Jul 03 2009
He’s been disowned by a panicked Canadian Arab Federation in damage-control mode, threatened with grievous bodily harm by a predictable slew of blog-trolling rednecks and was presumably pressured to resign his executive position yesterday. But the unrepentant Omar Shaban, who has cursed his adopted country, is not hiding in a cave somewhere near Vancouver or leaving for some distant shore where both radical propagandists and narcissistic idiots are more welcome (Britain, perhaps?). He’s actually trying to defend his words.
According to Mr. Shaban’s blog from “Occupied Canada”:
My facebook status did read “F*** Canada Day”, and it was followed by a few other comments in response to some of the questions that people posted. Some consider that taking this position is disgraceful and shameful but I tend to disagree.
Canadian citizens may not be given to showy displays of patriotism (well, except maybe on Canada Day), but cursing the land where you were born, where your parents came to give you a better life (at least until they decided to go back to Lebanon and raise him in the Nahr El-Barid refugee camp) – is certainly disgraceful. No doubt, Mr. Shaban relishes the infamy that has come unto his reputation. He breathes in the contempt of his fellow citizens. He feels no shame. Perhaps he even feels a sense of moral superiority. In any case, as he says, he tends to disagree with the prevailing view that he’s a vile and irredeemable embarrassment.
Moving on, Mr. Shaban claims that:
First of all, my statement clearly did not reflect CAF’s position; it was my own personal opinion.
Clearly? How does this statement “clearly” not reflect CAF’s position? CAF has been describes as making decidedly un-Canadian statements including “the promotion of hatred, anti-Semitism and support for the banned terrorist organizations” (NP). Why should Canadians expect that the rest of the executive of the CAF has done anything more with their tepid and uninformative press release (CAF Disassociates Itself from Recent Comments) than stop the bleeding after one of their own said what they were all thinking?
But now we get to Omar’s rationalization for his actions:
Secondly, I said “F*** Canada Day” and I regret the dark history that this country has. On our silent government’s behalf, I apologize to the indigenous people for this, and sincerely wish it had not happened to you. I apologize to the indigenous people of Canada because their feelings are not taken into consideration at “Canada Day” celebrations.
Of course! Mr. Shaban isn’t a tactless slimeball! He’s practically a hero. Oh, wait a second…
Omar never bothered to actually see what First Nations people might have to say about Canada Day before he decided to speak for them. For instance, here we have Mike Pinay, an elder from the Peepeekisis First Nation, talking about how Canada Day is a time for everyone to celebrate being a Canadian:
“We acknowledge what our forefathers have said, that we agreed to share the land with all the newcomers,” Pinay explained. “So we acknowledge that today on Canada Day. I look at it as a commemoration of all the good things that have happened.”

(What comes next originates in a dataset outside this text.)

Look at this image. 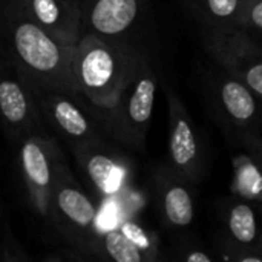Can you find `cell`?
<instances>
[{"mask_svg": "<svg viewBox=\"0 0 262 262\" xmlns=\"http://www.w3.org/2000/svg\"><path fill=\"white\" fill-rule=\"evenodd\" d=\"M72 51L31 21L14 0H0V55L23 74L32 89L75 97Z\"/></svg>", "mask_w": 262, "mask_h": 262, "instance_id": "1", "label": "cell"}, {"mask_svg": "<svg viewBox=\"0 0 262 262\" xmlns=\"http://www.w3.org/2000/svg\"><path fill=\"white\" fill-rule=\"evenodd\" d=\"M149 57L155 55L83 32L72 51L77 101L84 107L112 106Z\"/></svg>", "mask_w": 262, "mask_h": 262, "instance_id": "2", "label": "cell"}, {"mask_svg": "<svg viewBox=\"0 0 262 262\" xmlns=\"http://www.w3.org/2000/svg\"><path fill=\"white\" fill-rule=\"evenodd\" d=\"M161 78L160 57H149L141 63L134 78L126 84L112 106L104 109L83 107L111 143L143 154L146 150L155 95Z\"/></svg>", "mask_w": 262, "mask_h": 262, "instance_id": "3", "label": "cell"}, {"mask_svg": "<svg viewBox=\"0 0 262 262\" xmlns=\"http://www.w3.org/2000/svg\"><path fill=\"white\" fill-rule=\"evenodd\" d=\"M204 100L212 120L232 147L262 157L259 97L213 64L204 75Z\"/></svg>", "mask_w": 262, "mask_h": 262, "instance_id": "4", "label": "cell"}, {"mask_svg": "<svg viewBox=\"0 0 262 262\" xmlns=\"http://www.w3.org/2000/svg\"><path fill=\"white\" fill-rule=\"evenodd\" d=\"M83 32L160 57L152 0H77Z\"/></svg>", "mask_w": 262, "mask_h": 262, "instance_id": "5", "label": "cell"}, {"mask_svg": "<svg viewBox=\"0 0 262 262\" xmlns=\"http://www.w3.org/2000/svg\"><path fill=\"white\" fill-rule=\"evenodd\" d=\"M46 221L69 247L84 253L91 261V249L98 235L97 207L64 161L49 192Z\"/></svg>", "mask_w": 262, "mask_h": 262, "instance_id": "6", "label": "cell"}, {"mask_svg": "<svg viewBox=\"0 0 262 262\" xmlns=\"http://www.w3.org/2000/svg\"><path fill=\"white\" fill-rule=\"evenodd\" d=\"M167 101V164L193 186H200L209 173V150L203 132L186 107L180 94L164 83Z\"/></svg>", "mask_w": 262, "mask_h": 262, "instance_id": "7", "label": "cell"}, {"mask_svg": "<svg viewBox=\"0 0 262 262\" xmlns=\"http://www.w3.org/2000/svg\"><path fill=\"white\" fill-rule=\"evenodd\" d=\"M15 146L18 172L28 204L38 218L46 220L49 192L58 167L66 161V155L58 140L51 135V132L29 135Z\"/></svg>", "mask_w": 262, "mask_h": 262, "instance_id": "8", "label": "cell"}, {"mask_svg": "<svg viewBox=\"0 0 262 262\" xmlns=\"http://www.w3.org/2000/svg\"><path fill=\"white\" fill-rule=\"evenodd\" d=\"M200 41L216 68L262 97V43L238 29H198Z\"/></svg>", "mask_w": 262, "mask_h": 262, "instance_id": "9", "label": "cell"}, {"mask_svg": "<svg viewBox=\"0 0 262 262\" xmlns=\"http://www.w3.org/2000/svg\"><path fill=\"white\" fill-rule=\"evenodd\" d=\"M32 95L46 129L66 143L71 152L106 138L75 97L54 89H32Z\"/></svg>", "mask_w": 262, "mask_h": 262, "instance_id": "10", "label": "cell"}, {"mask_svg": "<svg viewBox=\"0 0 262 262\" xmlns=\"http://www.w3.org/2000/svg\"><path fill=\"white\" fill-rule=\"evenodd\" d=\"M0 126L12 144L34 134H48L32 89L23 74L0 55Z\"/></svg>", "mask_w": 262, "mask_h": 262, "instance_id": "11", "label": "cell"}, {"mask_svg": "<svg viewBox=\"0 0 262 262\" xmlns=\"http://www.w3.org/2000/svg\"><path fill=\"white\" fill-rule=\"evenodd\" d=\"M72 155L80 175L100 198H112L127 187L129 160L109 140L89 143Z\"/></svg>", "mask_w": 262, "mask_h": 262, "instance_id": "12", "label": "cell"}, {"mask_svg": "<svg viewBox=\"0 0 262 262\" xmlns=\"http://www.w3.org/2000/svg\"><path fill=\"white\" fill-rule=\"evenodd\" d=\"M150 189L158 220L166 230L189 229L195 220V189L167 161L158 163L150 172Z\"/></svg>", "mask_w": 262, "mask_h": 262, "instance_id": "13", "label": "cell"}, {"mask_svg": "<svg viewBox=\"0 0 262 262\" xmlns=\"http://www.w3.org/2000/svg\"><path fill=\"white\" fill-rule=\"evenodd\" d=\"M14 3L31 21L63 45L74 48L83 34L77 0H14Z\"/></svg>", "mask_w": 262, "mask_h": 262, "instance_id": "14", "label": "cell"}, {"mask_svg": "<svg viewBox=\"0 0 262 262\" xmlns=\"http://www.w3.org/2000/svg\"><path fill=\"white\" fill-rule=\"evenodd\" d=\"M216 212L226 238L246 247L262 249L258 207L230 195L216 203Z\"/></svg>", "mask_w": 262, "mask_h": 262, "instance_id": "15", "label": "cell"}, {"mask_svg": "<svg viewBox=\"0 0 262 262\" xmlns=\"http://www.w3.org/2000/svg\"><path fill=\"white\" fill-rule=\"evenodd\" d=\"M244 0H178L198 29H236Z\"/></svg>", "mask_w": 262, "mask_h": 262, "instance_id": "16", "label": "cell"}, {"mask_svg": "<svg viewBox=\"0 0 262 262\" xmlns=\"http://www.w3.org/2000/svg\"><path fill=\"white\" fill-rule=\"evenodd\" d=\"M230 195L262 209V157L238 150L232 158Z\"/></svg>", "mask_w": 262, "mask_h": 262, "instance_id": "17", "label": "cell"}, {"mask_svg": "<svg viewBox=\"0 0 262 262\" xmlns=\"http://www.w3.org/2000/svg\"><path fill=\"white\" fill-rule=\"evenodd\" d=\"M91 261L147 262V259L118 229H112L97 235L91 249Z\"/></svg>", "mask_w": 262, "mask_h": 262, "instance_id": "18", "label": "cell"}, {"mask_svg": "<svg viewBox=\"0 0 262 262\" xmlns=\"http://www.w3.org/2000/svg\"><path fill=\"white\" fill-rule=\"evenodd\" d=\"M170 241L166 253H161V261L183 262H213L216 261L212 250L204 246V243L189 229L178 230Z\"/></svg>", "mask_w": 262, "mask_h": 262, "instance_id": "19", "label": "cell"}, {"mask_svg": "<svg viewBox=\"0 0 262 262\" xmlns=\"http://www.w3.org/2000/svg\"><path fill=\"white\" fill-rule=\"evenodd\" d=\"M137 249H140L147 262L161 261V246H160V238L154 230L146 229L143 224L134 221V220H126L117 227Z\"/></svg>", "mask_w": 262, "mask_h": 262, "instance_id": "20", "label": "cell"}, {"mask_svg": "<svg viewBox=\"0 0 262 262\" xmlns=\"http://www.w3.org/2000/svg\"><path fill=\"white\" fill-rule=\"evenodd\" d=\"M216 261L224 262H262V249L246 247L226 238L223 233L216 235L213 247L210 249Z\"/></svg>", "mask_w": 262, "mask_h": 262, "instance_id": "21", "label": "cell"}, {"mask_svg": "<svg viewBox=\"0 0 262 262\" xmlns=\"http://www.w3.org/2000/svg\"><path fill=\"white\" fill-rule=\"evenodd\" d=\"M236 29L262 43V0H244Z\"/></svg>", "mask_w": 262, "mask_h": 262, "instance_id": "22", "label": "cell"}, {"mask_svg": "<svg viewBox=\"0 0 262 262\" xmlns=\"http://www.w3.org/2000/svg\"><path fill=\"white\" fill-rule=\"evenodd\" d=\"M32 256L12 233L8 221L0 230V262H31Z\"/></svg>", "mask_w": 262, "mask_h": 262, "instance_id": "23", "label": "cell"}, {"mask_svg": "<svg viewBox=\"0 0 262 262\" xmlns=\"http://www.w3.org/2000/svg\"><path fill=\"white\" fill-rule=\"evenodd\" d=\"M41 261L46 262H68V261H75V262H84L89 261L88 256L84 253H81L80 250L74 249V247H69V246H63L54 252H49L46 255L41 256Z\"/></svg>", "mask_w": 262, "mask_h": 262, "instance_id": "24", "label": "cell"}, {"mask_svg": "<svg viewBox=\"0 0 262 262\" xmlns=\"http://www.w3.org/2000/svg\"><path fill=\"white\" fill-rule=\"evenodd\" d=\"M3 223H5V212H3V207H2V204H0V230H2Z\"/></svg>", "mask_w": 262, "mask_h": 262, "instance_id": "25", "label": "cell"}]
</instances>
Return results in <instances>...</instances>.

And then we have the words of Phil Fontaine, national chief of the Assembly of First Nations, following Prime Minister Stephen Harper’s apology for the terrible abuse of Natives at the residential schools (Edmonton Journal):
But it signifies something even more important: a respectful and, therefore, liberating relationship between us and the rest of Canada. Together we can achieve the greatness our country deserves.
The apology today is founded upon, more than anything else, the recognition that we all own our own lives and destinies, the only true foundation for a society where peoples can flourish.
First Nations people have not forgotten their history. And both aboriginals and non-First Nations Canadians are also well aware that the state of Canada’s aboriginals is a national disgrace. The clear message here is that Canadians of all backgrounds want to see positive change come to aboriginal communities. Remember the past. Build a future – together.
Yet on the day when Omar took his “stand”, his supposed allies failed to show. There were no mass protests against the “occupier”. The Native artists and musicians in the Aboriginal Village at Major’s Hill Park and elsewhere were not forcibly conscripted into performing at Canada Day celebrations. Funny, that.
Omar’s statement that he would not celebrate Canada Day “until it is accepted as legitimate by the indigenous people” is a red herring that might be seen as akin to Brad Pitt’s forgotten declaration that he would not get married until all Americans – gay, straight, whatever – could get married.
But there may be a more nefarious motive at work in Mr. Shaban’s latest meandering yet defiant declaration; his explanation of his actions – which attempts to weave in Gaza and Afghanistan with the issues on Canadian reserves into a confusing diatribe – could make more sense if we see them as part of the standard tactic of Islamist fundamentalist propagandists, what Ed Hussain describes in the Islamist as the linking of a myriad of issues in the hopes of radicalizing an anti-imperialist, anti-democratic mass of permanent radicals. Burning his bridges, perhaps Mr. Shaban has decided exactly where he wants his “career” to go.
One can only hope that one day this poor deluded soul will understand what he has done and ask forgiveness. Canadians may not want to give it. But that’s not the point.